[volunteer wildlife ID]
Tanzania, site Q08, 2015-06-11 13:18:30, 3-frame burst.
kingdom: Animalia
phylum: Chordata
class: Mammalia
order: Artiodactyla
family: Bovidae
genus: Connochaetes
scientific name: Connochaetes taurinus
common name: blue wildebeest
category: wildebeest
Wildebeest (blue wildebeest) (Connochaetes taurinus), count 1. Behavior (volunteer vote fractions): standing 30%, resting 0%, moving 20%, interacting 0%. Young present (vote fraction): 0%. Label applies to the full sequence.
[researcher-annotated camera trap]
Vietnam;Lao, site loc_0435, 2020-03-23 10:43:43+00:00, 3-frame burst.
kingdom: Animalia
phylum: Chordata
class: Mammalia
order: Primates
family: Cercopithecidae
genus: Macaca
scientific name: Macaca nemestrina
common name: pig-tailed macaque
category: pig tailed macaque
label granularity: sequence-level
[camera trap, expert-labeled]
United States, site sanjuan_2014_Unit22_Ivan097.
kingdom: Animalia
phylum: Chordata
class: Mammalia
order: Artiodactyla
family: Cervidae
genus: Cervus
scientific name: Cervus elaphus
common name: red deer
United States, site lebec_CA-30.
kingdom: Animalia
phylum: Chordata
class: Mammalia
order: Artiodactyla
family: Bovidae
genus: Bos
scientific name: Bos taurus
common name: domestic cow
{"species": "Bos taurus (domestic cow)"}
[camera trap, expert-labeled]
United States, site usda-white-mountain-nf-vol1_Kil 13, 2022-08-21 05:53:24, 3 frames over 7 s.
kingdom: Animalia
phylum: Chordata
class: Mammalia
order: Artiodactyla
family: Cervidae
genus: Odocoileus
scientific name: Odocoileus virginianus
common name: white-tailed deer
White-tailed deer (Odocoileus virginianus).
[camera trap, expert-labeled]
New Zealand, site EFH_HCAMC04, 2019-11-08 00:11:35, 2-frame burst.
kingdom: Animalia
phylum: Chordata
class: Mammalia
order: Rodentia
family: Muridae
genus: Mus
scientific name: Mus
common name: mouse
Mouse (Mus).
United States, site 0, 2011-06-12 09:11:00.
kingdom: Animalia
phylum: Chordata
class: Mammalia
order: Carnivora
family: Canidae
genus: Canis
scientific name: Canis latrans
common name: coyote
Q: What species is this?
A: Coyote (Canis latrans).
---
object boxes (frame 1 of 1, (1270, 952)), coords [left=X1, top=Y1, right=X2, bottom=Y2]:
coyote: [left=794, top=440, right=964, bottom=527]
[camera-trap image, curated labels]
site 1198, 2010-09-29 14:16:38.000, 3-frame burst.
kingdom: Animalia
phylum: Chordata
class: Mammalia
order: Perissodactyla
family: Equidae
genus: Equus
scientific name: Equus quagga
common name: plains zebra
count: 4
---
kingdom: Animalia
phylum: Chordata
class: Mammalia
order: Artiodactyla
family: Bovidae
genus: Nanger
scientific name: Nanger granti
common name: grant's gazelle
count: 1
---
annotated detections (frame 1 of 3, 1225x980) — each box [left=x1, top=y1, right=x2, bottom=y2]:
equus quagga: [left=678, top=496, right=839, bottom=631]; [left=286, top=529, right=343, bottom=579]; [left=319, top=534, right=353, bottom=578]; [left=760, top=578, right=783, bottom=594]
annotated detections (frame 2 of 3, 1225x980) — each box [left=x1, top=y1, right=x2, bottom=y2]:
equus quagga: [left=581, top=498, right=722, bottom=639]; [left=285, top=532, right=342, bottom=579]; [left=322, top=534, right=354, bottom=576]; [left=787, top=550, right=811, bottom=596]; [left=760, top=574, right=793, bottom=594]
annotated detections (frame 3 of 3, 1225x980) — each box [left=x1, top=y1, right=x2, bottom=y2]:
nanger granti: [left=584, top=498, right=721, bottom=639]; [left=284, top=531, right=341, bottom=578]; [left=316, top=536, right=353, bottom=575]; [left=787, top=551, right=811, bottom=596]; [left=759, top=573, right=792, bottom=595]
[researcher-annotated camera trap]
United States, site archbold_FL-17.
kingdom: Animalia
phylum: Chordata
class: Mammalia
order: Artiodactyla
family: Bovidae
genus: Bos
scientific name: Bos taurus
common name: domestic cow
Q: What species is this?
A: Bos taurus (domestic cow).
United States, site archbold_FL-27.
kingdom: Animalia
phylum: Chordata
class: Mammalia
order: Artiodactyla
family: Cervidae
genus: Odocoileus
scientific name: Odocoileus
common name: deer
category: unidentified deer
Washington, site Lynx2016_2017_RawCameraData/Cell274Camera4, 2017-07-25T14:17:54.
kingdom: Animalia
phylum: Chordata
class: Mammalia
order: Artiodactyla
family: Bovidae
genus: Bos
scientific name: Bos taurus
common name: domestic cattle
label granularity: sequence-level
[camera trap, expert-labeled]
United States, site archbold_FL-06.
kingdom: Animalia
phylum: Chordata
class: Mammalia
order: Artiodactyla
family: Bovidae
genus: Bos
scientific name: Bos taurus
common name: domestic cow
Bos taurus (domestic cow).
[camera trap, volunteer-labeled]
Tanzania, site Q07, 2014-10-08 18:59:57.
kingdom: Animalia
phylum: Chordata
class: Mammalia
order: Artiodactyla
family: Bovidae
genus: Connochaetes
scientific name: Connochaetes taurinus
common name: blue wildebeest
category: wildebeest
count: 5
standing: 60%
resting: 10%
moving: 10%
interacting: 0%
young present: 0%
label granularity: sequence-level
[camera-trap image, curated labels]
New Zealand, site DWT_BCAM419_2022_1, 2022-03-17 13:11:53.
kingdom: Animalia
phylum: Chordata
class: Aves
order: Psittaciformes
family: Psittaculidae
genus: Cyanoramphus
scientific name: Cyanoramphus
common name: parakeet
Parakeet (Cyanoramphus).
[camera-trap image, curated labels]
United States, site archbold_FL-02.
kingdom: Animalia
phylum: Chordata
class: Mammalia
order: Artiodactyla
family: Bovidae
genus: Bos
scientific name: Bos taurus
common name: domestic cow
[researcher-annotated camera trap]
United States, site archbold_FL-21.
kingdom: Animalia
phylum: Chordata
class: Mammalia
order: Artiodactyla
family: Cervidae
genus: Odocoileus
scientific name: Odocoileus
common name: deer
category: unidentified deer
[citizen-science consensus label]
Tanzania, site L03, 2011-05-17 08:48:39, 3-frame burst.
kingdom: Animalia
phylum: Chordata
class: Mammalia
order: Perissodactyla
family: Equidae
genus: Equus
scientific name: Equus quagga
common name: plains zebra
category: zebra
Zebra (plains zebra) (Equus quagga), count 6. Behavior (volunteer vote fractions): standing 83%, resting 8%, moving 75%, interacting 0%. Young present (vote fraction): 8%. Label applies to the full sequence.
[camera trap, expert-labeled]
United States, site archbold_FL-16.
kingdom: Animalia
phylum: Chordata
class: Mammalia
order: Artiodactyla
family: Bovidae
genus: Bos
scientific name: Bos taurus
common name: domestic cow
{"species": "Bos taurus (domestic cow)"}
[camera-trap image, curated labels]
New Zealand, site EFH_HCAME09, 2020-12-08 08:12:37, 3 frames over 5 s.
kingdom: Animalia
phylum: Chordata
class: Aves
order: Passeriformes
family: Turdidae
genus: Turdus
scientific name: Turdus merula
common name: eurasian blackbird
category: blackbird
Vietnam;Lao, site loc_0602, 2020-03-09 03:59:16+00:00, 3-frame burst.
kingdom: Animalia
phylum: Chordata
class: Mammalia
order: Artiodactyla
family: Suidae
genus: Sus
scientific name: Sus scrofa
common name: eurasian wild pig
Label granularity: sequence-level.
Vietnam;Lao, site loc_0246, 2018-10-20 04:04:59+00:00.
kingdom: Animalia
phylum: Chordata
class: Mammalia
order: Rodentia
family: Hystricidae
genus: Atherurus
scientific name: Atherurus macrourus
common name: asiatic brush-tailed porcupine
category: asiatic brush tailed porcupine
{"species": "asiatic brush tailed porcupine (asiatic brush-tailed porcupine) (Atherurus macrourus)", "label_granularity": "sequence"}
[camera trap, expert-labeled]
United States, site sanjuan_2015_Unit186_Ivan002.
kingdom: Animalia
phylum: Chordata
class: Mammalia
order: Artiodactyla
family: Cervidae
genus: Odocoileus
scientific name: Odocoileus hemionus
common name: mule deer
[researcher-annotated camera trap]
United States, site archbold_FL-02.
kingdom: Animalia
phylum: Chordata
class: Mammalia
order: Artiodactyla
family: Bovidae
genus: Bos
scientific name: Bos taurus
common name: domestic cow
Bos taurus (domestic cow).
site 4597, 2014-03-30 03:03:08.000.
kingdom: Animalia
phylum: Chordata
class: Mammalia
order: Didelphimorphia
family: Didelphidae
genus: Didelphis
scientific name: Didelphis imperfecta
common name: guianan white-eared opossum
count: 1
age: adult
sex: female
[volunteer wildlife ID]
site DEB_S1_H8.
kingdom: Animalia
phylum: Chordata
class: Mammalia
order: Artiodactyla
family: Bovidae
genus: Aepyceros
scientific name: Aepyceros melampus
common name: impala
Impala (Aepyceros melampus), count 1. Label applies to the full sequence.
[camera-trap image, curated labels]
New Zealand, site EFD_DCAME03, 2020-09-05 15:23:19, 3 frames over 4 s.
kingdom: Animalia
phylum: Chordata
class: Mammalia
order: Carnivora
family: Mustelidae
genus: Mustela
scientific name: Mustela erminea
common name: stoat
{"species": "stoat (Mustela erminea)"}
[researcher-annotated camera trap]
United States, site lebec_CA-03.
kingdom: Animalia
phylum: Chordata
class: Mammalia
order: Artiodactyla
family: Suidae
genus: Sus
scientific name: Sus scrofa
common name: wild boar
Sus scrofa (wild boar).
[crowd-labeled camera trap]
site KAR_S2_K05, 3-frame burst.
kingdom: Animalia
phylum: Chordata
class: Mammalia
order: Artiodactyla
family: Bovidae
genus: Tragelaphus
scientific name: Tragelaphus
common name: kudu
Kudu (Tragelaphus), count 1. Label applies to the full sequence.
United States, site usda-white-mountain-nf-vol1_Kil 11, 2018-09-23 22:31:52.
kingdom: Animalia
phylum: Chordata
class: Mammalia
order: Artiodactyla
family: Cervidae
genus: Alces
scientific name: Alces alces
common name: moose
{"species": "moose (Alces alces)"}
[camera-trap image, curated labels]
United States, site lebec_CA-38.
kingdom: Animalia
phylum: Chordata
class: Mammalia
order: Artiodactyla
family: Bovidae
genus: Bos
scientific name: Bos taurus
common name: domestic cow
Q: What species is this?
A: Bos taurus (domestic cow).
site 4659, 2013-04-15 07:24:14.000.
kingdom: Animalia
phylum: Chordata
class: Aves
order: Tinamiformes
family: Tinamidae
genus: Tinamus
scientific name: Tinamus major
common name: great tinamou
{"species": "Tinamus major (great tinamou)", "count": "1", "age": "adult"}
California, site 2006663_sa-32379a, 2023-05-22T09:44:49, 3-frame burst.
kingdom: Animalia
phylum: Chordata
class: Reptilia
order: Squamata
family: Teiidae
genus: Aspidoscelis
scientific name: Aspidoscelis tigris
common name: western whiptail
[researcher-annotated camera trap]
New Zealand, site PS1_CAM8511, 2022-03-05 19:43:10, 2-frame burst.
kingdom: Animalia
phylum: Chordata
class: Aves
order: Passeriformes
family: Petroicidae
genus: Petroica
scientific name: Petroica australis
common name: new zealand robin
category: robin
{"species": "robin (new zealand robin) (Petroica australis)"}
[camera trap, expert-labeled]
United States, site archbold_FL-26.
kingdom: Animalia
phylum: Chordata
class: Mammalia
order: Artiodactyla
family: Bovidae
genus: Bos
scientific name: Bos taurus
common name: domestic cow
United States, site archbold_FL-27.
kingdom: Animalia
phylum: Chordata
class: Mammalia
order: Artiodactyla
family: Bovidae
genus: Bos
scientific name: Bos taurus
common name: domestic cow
....
**Try it:** Above are the entries; copy out every line among them that contains the word "mountain".

**Solved exercise:**
United States, site usda-white-mountain-nf-vol1_Kil 13, 2022-08-21 05:53:24, 3 frames over 7 s.
United States, site usda-white-mountain-nf-vol1_Kil 11, 2018-09-23 22:31:52.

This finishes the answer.